Note: ELICOS -English Language Intensive Courses, 
      VET -Vocational Education and Training

In [None]:
## Let's see the %age of enrolments resulted into commencement for all the sectors.

df_sector2020['%age'] = ((df_sector2020['commencements'] / df_sector2020['enrolments']) * 100)
df_sector2020

### It is interesting to know that Higher Education has lowest %age of commencements although the enrolments are highest.

In [None]:
df_sector2020.info()

In [None]:
## Let's draw a Bokeh bar chart for Sector wise Enrolments for the year 2020

label = ['ELICOS', 'Higher Education', 'Non-award', 'Schools', 'VET']

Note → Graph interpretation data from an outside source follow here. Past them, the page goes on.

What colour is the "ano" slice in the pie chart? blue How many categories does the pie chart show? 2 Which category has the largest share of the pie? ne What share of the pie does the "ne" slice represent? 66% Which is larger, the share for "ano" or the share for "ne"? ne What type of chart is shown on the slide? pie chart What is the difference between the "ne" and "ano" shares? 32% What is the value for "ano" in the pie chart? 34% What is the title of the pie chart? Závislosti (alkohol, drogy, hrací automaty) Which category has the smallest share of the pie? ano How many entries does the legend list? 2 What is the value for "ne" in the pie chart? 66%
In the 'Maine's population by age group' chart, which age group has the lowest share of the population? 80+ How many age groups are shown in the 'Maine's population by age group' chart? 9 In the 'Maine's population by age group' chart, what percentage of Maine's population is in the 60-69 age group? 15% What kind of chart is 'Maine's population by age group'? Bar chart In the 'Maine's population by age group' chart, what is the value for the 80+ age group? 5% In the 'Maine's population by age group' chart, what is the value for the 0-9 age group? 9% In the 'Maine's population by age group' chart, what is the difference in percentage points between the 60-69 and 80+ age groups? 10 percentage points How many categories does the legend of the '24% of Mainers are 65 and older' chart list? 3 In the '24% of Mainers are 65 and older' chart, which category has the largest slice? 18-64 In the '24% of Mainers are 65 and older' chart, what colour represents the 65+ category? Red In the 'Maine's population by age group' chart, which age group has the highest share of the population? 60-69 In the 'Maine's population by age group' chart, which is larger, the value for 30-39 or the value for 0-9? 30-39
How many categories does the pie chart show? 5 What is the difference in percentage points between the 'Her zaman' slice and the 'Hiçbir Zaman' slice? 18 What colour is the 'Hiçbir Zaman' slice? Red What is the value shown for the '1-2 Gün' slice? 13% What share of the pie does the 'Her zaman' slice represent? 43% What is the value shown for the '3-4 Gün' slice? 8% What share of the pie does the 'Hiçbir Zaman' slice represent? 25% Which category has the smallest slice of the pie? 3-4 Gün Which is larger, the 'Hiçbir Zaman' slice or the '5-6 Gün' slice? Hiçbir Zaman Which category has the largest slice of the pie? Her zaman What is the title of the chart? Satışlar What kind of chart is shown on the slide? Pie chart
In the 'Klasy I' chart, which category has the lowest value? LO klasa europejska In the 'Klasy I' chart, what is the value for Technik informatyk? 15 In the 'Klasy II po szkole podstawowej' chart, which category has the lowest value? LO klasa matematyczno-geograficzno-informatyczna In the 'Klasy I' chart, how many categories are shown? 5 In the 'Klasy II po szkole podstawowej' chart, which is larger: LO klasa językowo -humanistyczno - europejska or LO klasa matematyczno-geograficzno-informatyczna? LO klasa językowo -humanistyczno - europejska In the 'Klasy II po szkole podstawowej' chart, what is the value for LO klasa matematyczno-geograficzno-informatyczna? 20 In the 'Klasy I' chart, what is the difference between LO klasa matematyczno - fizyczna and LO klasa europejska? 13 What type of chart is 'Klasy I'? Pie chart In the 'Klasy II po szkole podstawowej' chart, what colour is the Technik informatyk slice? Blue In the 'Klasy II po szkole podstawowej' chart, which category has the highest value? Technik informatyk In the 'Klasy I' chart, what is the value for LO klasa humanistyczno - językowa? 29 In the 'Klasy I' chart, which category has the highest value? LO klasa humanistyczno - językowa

p1 = figure(x_range=label,
    plot_height=500,
    plot_width=500,
    title="Sector-wise Enrolments - Year 2020",
    x_axis_label="Sector",
    y_axis_label="Total Enrolments"
)

p1.vbar(
    x=list(df_sector2020.index),
    top=df_sector2020.enrolments,
    color='firebrick', width=0.5
)
p1.left[0].formatter.use_scientific = False
p1.title.text_font_size = "20px"
show(p1)

In [None]:
## Let's draw a Bokeh bar chart for Sector wise Commencements for the year 2020

label = ['ELICOS', 'Higher Education', 'Non-award', 'Schools', 'VET']

p2 = figure(x_range=label,
    plot_height=500,
    plot_width=500,
    title="Sector-wise Commencements - Year 2020",
    x_axis_label="Sector",
    y_axis_label="Total Commencements"
)

p2.vbar(
    x=list(df_sector2020.index),
    top=df_sector2020.commencements,
    color='firebrick', width=0.5
)
p2.left[0].formatter.use_scientific = False
p2.title.text_font_size = "20px"
show(p2)

In [None]:
df_sector_all = df_enrol_clean[(df_enrol_clean['sector'] == '_All') & (df_enrol_clean['level of study'] == '_All') & (df_enrol_clean['broad field of education'] == '_All') & (df_enrol_clean['nationality'] == '_All')]

In [None]:
df_sector_all.head()

In [None]:
df_sector_all.info()

In [None]:
df_sector_all = df_sector_all.pivot_table(
    index='year',
    values=['enrolments', 'commencements'],
    aggfunc='mean'
)

df_sector_all

In [None]:
## Lets fraw a bar chart to compare enolments and commencemnets for 2019 & 2020.
fig, ax = plt.subplots(1,1, figsize=(20, 8))
plt.gcf().axes[0].yaxis.get_major_formatter().set_scientific(False)
df_sector_all.plot(kind='bar', ax=ax)
ax.legend()

plt.title('Enrolments/Commencements- 2019 vs 2020', fontsize=25)
plt.xlabel('Year', fontsize=20)
plt.ylabel('Total', fontsize=20)

plt.show()